Lesson 4: Take Advantage of Every Opportunity
We met the most amazing people in Kenya. These people are so proud of what they have and where they live that they were constantly asking us to go places with them. After a really long week of presentations, data collection and analysis and report writing, sometimes the last thing we wanted to do was climb mountains all day, go to a church fundraiser or sit through a very large, very starchy Kenyan meal at someone’s house. No matter how much we woke up dreading having to do anything but nap all day and relax, we were always so glad we dragged our butts out of bed. We wouldn’t have seen nearly as much, formed such close friendships or enjoyed the trip nearly as much if we hadn’t taken advantage of these opportunities. We probably would have gone a little stir crazy in the compound if we hadn’t gone on weekend adventures with our local friends. By taking advantage of every single opportunity we were presented with to try new things and meet new people, we gained respect from members of the community. They began to see how passionate we were about what we were doing and learned that we weren’t simply rich white people. The community members respected that we were so willing to get our hands dirty and try new things.
Lesson 5: SAWA SAWA
Sawa sawa doesn’t have an exact English translation, but it is a phrase that is very commonly used in Kenya. Sawa means ‘ok’, and sawa sawa basically means ‘take a deep breath, relax, it will all work out’. Kenyans are incredibly relaxed about everything. There is no such thing as on time, there is no such thing as ‘in a rush’ and there seems to be very little stress. Sawa sawa is not just a saying, it’s a way of life. It took us the entire trip to learn how to live sawa sawa, and now that we are back in Canada, we have to constantly remind ourselves to sawa sawa. We took taxi’s to all of our presentations.
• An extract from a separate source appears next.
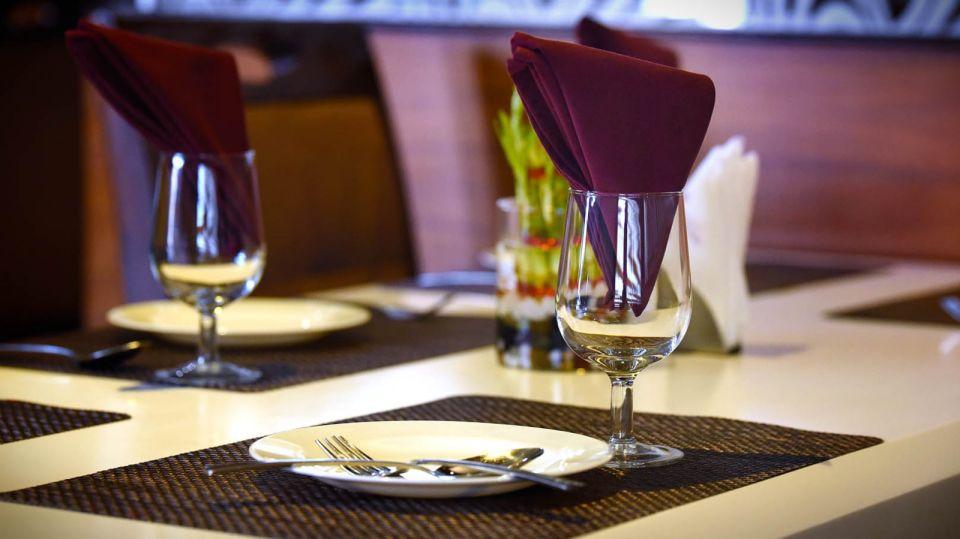 Saffron Restaurant, Hotel Fortune Palace, Restaurant in Jamnagar 1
We felt that we should be at our sessions early so that we could arrive before the women, so that we had time to set everything up and get ourselves ready so that we could start promptly at the scheduled time. We often found ourselves sitting on the side of the road waiting for the taxi to arrive, checking our watches every 15 seconds, hard core stressing out because our session was supposed to start 15 minutes ago and we haven’t even left the hospital to drive to the session which is an hour away. This is where you have to give up. You have to tell yourself ‘sawa sawa’ – it will all work out, we’ll get to the session eventually, there will be women there who will learn a lot and it will all work out perfectly fine. Easier said than done! Eventually we learned that no on is ever on time, and that it worked best if we were over an hour late for our own sessions because then we weren’t waiting for 2 hours before any women showed up. Sawa sawa might be the most important lesson we learned in Kenya, and it’s a lesson we are still trying to master. It takes a lot of practice to let go and trust that everything will work out in the end.
We could all use a little more sawa sawa in our lives.